Pages

Minggu, 13 April 2014

Kurikulum 2013 (1): Semua Bermula dari Kelas

Kepala Badan Pengembangan Sumber Daya Manusia Pendidikan dan Kebudayaan dan Penjaminan Mutu Pendidikan (BPSDMPK-PMP) Kemendikbud, Prof. Dr. Syawal Gultom, malam ini memberikan materi pada acara Pelatihan Narasumber Nasional Kurikulum 2013. Acara yang dihelat di Hotel Garden Palace Surabaya ini diikuti oleh 246 peserta, terdiri dari dosen, guru dan widyaiswara, dari Indonesia bagian Timur dan Tengah. 

Acara dibuka oleh Wakil Mendikbud, Prof. Dr. Musliar Kasim. Selain membuka acara, wamen juga memberikan pengarahan dan penguatan pentingnya implementasi Kurikulum 2013. Uraian tentang pengarahan wamen ini saya tuangkan dalam tulisan "Yang Manis-Manis dari Kurikulum 2013".

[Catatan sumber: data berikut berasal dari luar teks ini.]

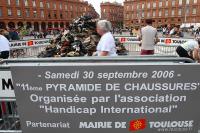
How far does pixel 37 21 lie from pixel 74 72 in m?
87.2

Setelah Prof. Musliar Kasim menyampaikan pengarahan dan penguatannya, acara dilanjutkan dengan presentasi dari Prof. Syawal. Materinya adalah Kerangka Dasar dan Struktur Kurikulum 2013.

Prof. Syawal, seperti biasa, begitu bersemangat  menyampaikan materinya. Harus diakui, mantan Rektor Unimed ini memiliki kepiawaian berorasi. Suaranya yang lantang, dengan logat Bataknya yang kental, ditambah dengan wawasan dan pengetahuannya yang luas, dilengkapi dengan bumbu-bumbu humor, membuat topik apa pun yang dibawakannya selalu hidup. 

Banyak hal yang perlu dicatat dalam presentasi Prof. Syawal. Bukan hanya materi tentang kerangka dasar dan struktur Kurikulum 2013 itu sendiri. Namun pernyataan-pernyataannya yang lebih bermakna filosofis dan perlu penghayatan.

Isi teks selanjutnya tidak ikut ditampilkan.